SUPPLIED DATA:
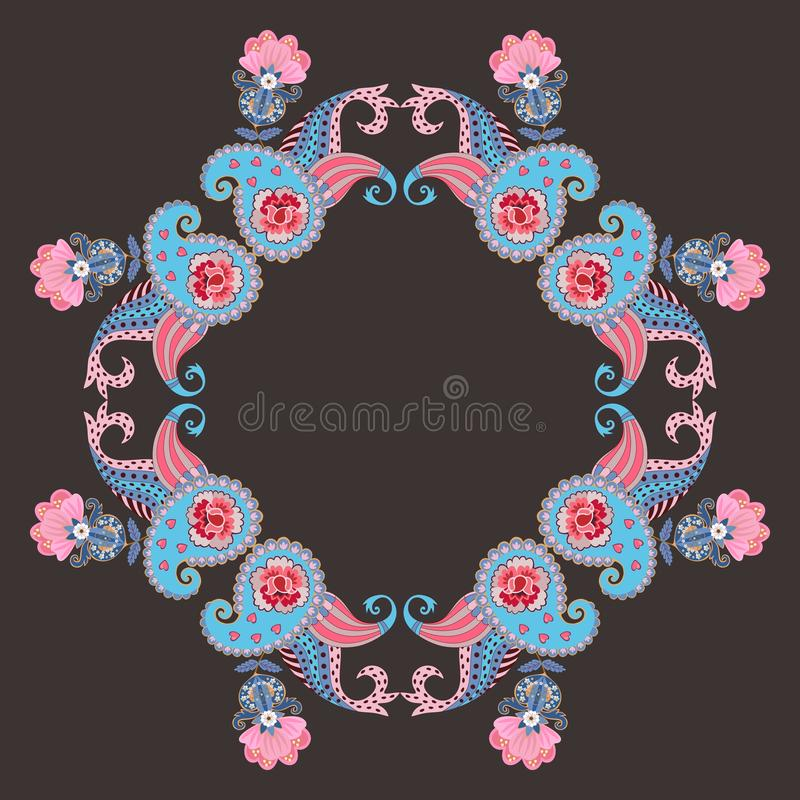 Beautiful card with gentle paisley ornament and pink flowers isolated on black background in vector. Ethnic style. royalty free illustration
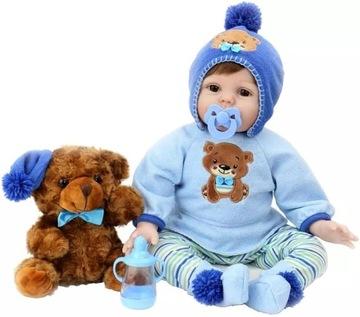 Bábika, bábika, chlapček, chlapček, ZNOVU ZNOVU 54cm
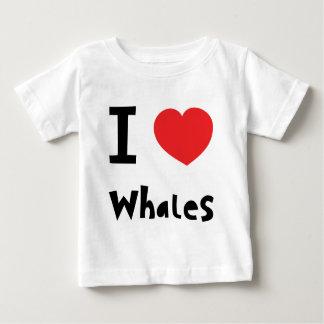 I love whales tee shirt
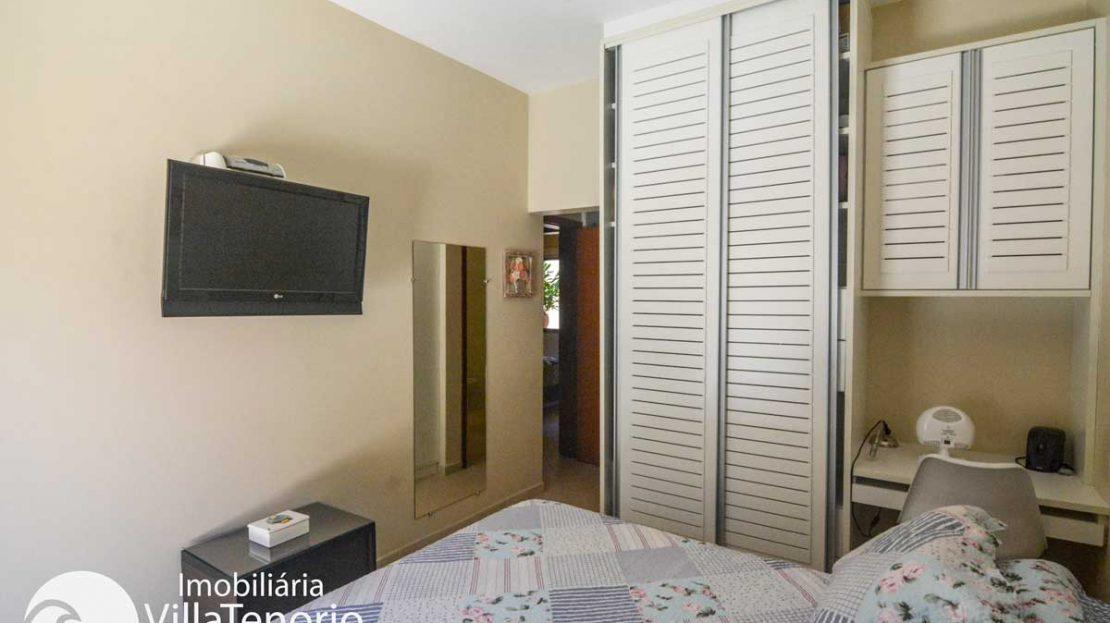 Casa-venda-lazaro-ubatuba-quarto_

TASK ITEM: An exact reproduction of the material above is needed, without its pictures.

RESPONSE TO THIS TASK:
 Beautiful card with gentle paisley ornament and pink flowers isolated on black background in vector. Ethnic style. royalty free illustration
 Bábika, bábika, chlapček, chlapček, ZNOVU ZNOVU 54cm
 I love whales tee shirt
 Casa-venda-lazaro-ubatuba-quarto_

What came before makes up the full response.